***** Text section

While I don’t think the ramifications of this decision will be as dire as some others suggest, a freedom of speech claim built on the back of a religious belief claim seems tenuous at best. There will be more legislation addressing this tension going forward and the conservatives on the Supreme Court will continue to privilege unvalidated “religious beliefs” over other general social characteristics. This is simply not the way to work out the tensions that Justice Kennedy identified in Obergefell. We have more work to do.
This case is fascinating. The Ballards were defrauding people by claiming they had special insights as “ascended masters” and had bilked people out of money. The district court had ruled that this fraud was clear as they clearly weren’t what they claimed. The Supreme Court ruled that the district court erred in making a validity claim against the Ballards’ beliefs.
Indiana’s version under then-Governor Mike Pence was a national story for quite a while in 2015.
We often talk about Obergefell as establishing same-sex marriage. It technically eliminated bans on them.
I was very disappointed that this case wasn’t titled Smith v. Colorado as it seems to be a direct refutation of the 1990 decision!
Court documents identified an inquiry from someone named Stewart about a future same-sex wedding. That appears to be a fictitious claim but that fact doesn’t put the decision in jeopardy (although it does make the ADF look bad).

**********
***** Supplied material

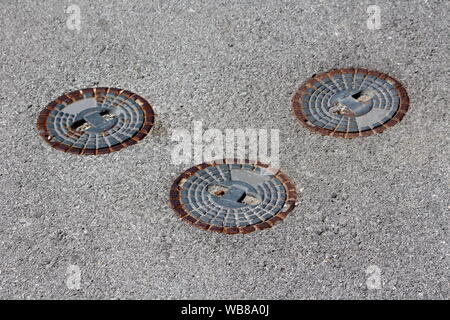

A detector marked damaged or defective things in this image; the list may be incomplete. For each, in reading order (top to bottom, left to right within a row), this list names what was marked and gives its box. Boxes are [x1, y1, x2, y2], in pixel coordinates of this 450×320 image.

corroded metal rim [36, 87, 155, 155]
corroded metal rim [290, 68, 410, 138]
corroded metal rim [167, 159, 298, 235]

**********

◆ Study questions:
(1) Answer these questions using the commentary:
(a) What did the Ballards claim to be?
(b) Under which governor did Indiana's version become a national story, and in what year?
(c) According to the commentary, what did Obergefell technically do?
(2) Rewrite the stretch of the commentary from "This case is" through "the 1990 decision!", putting "trial court" in place of "district court".

◆ Solutions to each task:
(1)
(a) They claimed to be "ascended masters" with special insights.
(b) Then-Governor Mike Pence, in 2015.
(c) It eliminated bans on same-sex marriage.

(2)
This case is fascinating. The Ballards were defrauding people by claiming they had special insights as “ascended masters” and had bilked people out of money. The trial court had ruled that this fraud was clear as they clearly weren’t what they claimed. The Supreme Court ruled that the trial court erred in making a validity claim against the Ballards’ beliefs.
Indiana’s version under then-Governor Mike Pence was a national story for quite a while in 2015.
We often talk about Obergefell as establishing same-sex marriage. It technically eliminated bans on them.
I was very disappointed that this case wasn’t titled Smith v. Colorado as it seems to be a direct refutation of the 1990 decision!